==== Text passage ====

Retention Interval (weeks) 

Fig 1. Overlearning. Students learned ten word-definition pairs (e.g., 
cicatrix-scar) by cycling through the list 5 or 10 times via testing with 
feedback (cicatrix-?, ..., scar). On the subsequent test, the benefit for 
the 10 trial condition was large after one week but undetectable after 
four weeks. Error bars reflect plus or minus one standard error. 

Implications 

In thinking through the practical implications of our 
overlearning results, it probably makes sense to focus on the 
relative efficiency of overlearning versus alternative strategies. 
Because overlearning requires more study time than not 
overlearning, the critical question is how the benefits of 
overlearning compare to the benefits resulting from some 
alternative use of the same time period. As we will see in the 
second part of this paper, it seems very likely that devoting 
this study time to the review of materials studied weeks, 
months, or even years earlier will typically pay far greater 
dividends than the continued study of material learned just a 
moment ago. In essence, overlearning simply provides very 
little bang for the buck, as each additional unit of 
uninterrupted study time provides an ever smaller return on 
the investment of study time. (We hope it is clear that in 
questioning the utility of overlearning, we are not suggesting 
that students reduce their study time, nor are we disparaging 
the use of drill and practice. Rather, we question the wisdom 
of providing continued practice on material right after error- 
free performance has been achieved.)

====

• [Do this]
Write out the overlearning passage in full, word for word. Work only from the overlearning passage.

==== Extracted entries ====

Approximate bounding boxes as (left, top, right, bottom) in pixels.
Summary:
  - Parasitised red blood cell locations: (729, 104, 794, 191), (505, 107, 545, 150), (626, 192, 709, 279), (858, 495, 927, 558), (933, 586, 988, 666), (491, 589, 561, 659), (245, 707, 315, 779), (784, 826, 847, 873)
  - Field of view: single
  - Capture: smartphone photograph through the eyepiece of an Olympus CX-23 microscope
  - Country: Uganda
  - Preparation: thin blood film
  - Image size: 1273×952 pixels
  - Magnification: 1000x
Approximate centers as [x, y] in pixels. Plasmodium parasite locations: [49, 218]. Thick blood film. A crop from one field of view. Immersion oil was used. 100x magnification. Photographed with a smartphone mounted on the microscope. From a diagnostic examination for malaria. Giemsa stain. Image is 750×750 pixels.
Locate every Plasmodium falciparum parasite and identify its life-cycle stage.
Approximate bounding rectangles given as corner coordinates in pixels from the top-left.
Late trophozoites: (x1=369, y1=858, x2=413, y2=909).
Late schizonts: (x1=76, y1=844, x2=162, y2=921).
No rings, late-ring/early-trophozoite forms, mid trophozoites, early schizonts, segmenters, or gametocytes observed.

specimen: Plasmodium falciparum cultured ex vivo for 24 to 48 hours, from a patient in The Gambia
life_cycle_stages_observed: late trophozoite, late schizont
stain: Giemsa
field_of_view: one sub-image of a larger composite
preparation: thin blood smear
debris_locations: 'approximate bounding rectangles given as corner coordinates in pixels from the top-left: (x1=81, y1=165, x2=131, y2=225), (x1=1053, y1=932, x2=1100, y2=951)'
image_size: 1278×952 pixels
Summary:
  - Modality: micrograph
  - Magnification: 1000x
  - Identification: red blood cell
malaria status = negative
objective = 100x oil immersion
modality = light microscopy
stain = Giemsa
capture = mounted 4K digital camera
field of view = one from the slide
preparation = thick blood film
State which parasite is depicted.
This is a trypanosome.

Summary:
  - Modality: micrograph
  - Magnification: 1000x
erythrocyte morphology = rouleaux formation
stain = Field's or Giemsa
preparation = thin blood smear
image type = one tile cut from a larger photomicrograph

====

• [Task output]
Retention Interval (weeks) 

Fig 1. Overlearning. Students learned ten word-definition pairs (e.g., 
cicatrix-scar) by cycling through the list 5 or 10 times via testing with 
feedback (cicatrix-?, ..., scar). On the subsequent test, the benefit for 
the 10 trial condition was large after one week but undetectable after 
four weeks. Error bars reflect plus or minus one standard error. 

Implications 

In thinking through the practical implications of our 
overlearning results, it probably makes sense to focus on the 
relative efficiency of overlearning versus alternative strategies. 
Because overlearning requires more study time than not 
overlearning, the critical question is how the benefits of 
overlearning compare to the benefits resulting from some 
alternative use of the same time period. As we will see in the 
second part of this paper, it seems very likely that devoting 
this study time to the review of materials studied weeks, 
months, or even years earlier will typically pay far greater 
dividends than the continued study of material learned just a 
moment ago. In essence, overlearning simply provides very 
little bang for the buck, as each additional unit of 
uninterrupted study time provides an ever smaller return on 
the investment of study time. (We hope it is clear that in 
questioning the utility of overlearning, we are not suggesting 
that students reduce their study time, nor are we disparaging 
the use of drill and practice. Rather, we question the wisdom 
of providing continued practice on material right after error- 
free performance has been achieved.)